=== EXCERPT PROVIDED ===

It's hard to know what to do with a diffstat, so I'll wait for v14 (but
please note that this is too late for 6.6 now).

> - Base BRBE implementation enabling perf branch stack sampling support
> - sched_task() saving off older branch records when task schedules out
> - PMU IRQ branch records management accommodating saved older branch records

Why would we want a driver that doesn't handle IRQs or context switching? I
don't think you gain anything by splitting the driver like this.

> In order to summerize the patch series re-organization again, V14 will contain
> the patches in order.

=== RECORDS SUPPLIED ===

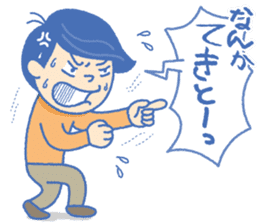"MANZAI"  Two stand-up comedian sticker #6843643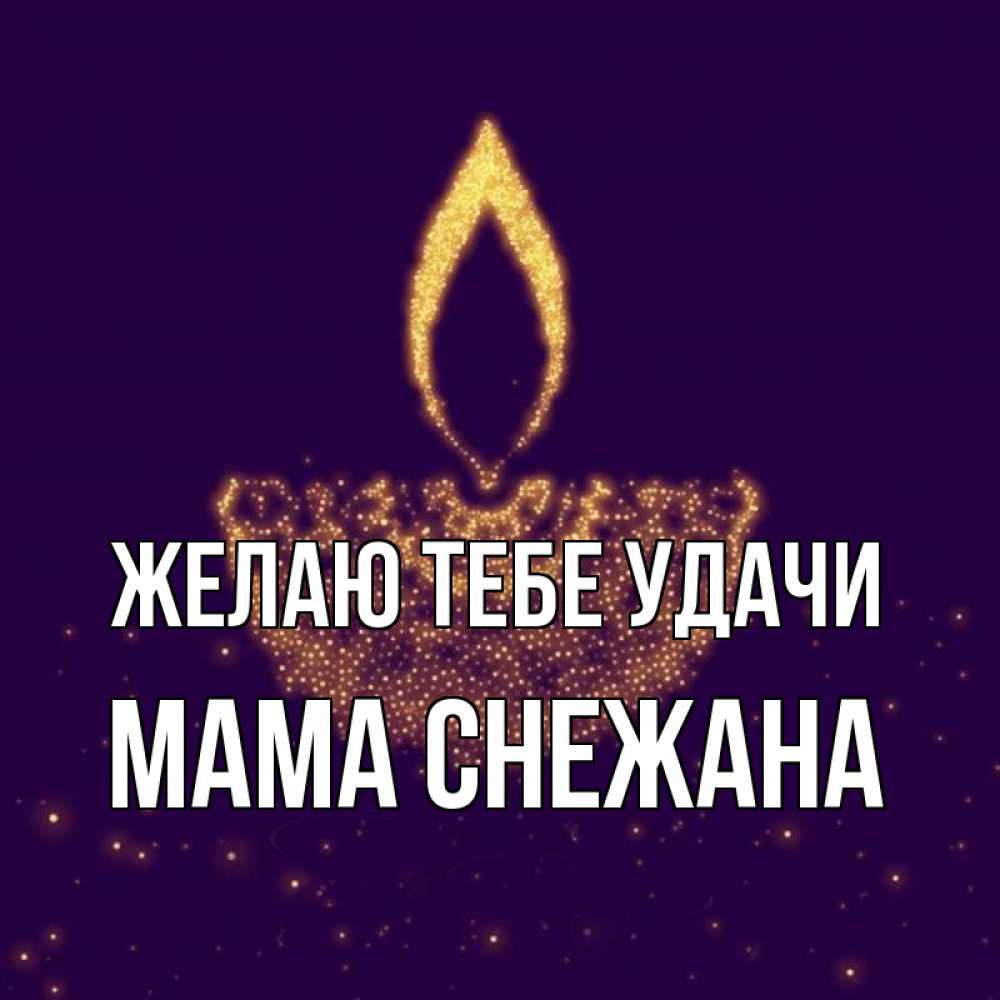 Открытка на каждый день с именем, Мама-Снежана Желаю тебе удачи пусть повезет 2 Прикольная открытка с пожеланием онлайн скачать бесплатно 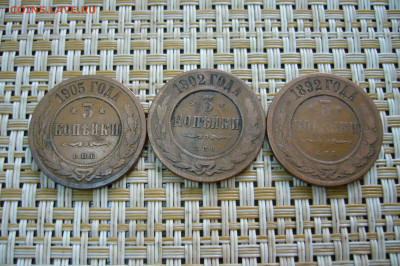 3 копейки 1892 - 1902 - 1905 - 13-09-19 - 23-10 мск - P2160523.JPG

===
=== RECORDS SUPPLIED ===

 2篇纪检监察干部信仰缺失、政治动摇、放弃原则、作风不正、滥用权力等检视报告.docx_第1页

===

QUESTIONS ON THE MATERIAL
- a) Answer these questions about the BRBE patch review.
(i) For which kernel release is the series now too late?
(ii) Which version of the series does the reviewer say they will wait for?
(iii) What two things does the reviewer say the proposed first driver would not handle?
- b) Carry on the BRBE patch review from the point at which it stops.
The listing has no connection to the text.

WRITTEN ANSWERS
- a)
(i) 6.6
(ii) v14
(iii) IRQs and context switching

- b)
>
> 1. drivers: perf: arm_pmu: Add new sched_task() callback
> 2. arm64/perf: Add BRBE registers and fields
> 3. arm64/perf: Add branch stack support in struct arm_pmu
> 4. arm64/perf: Add branch stack support in struct pmu_hw_events
> 5. arm64/perf: Add branch stack support in ARMV8 PMU
> 6. arm64/perf: Enable branch stack events via FEAT_BRBE
>
> I am just wondering if both PATCH 3 and PATCH 4 should be folded into PATCH 5
> which adds the perf branch stack sampling abstraction at ARMV8 PMU level.

I can't tell from just the subjects, but patches 3-5 (and possibly 6)
sound like they should be the same patch?

But again, subject lines and diffstats aren't especially helpful.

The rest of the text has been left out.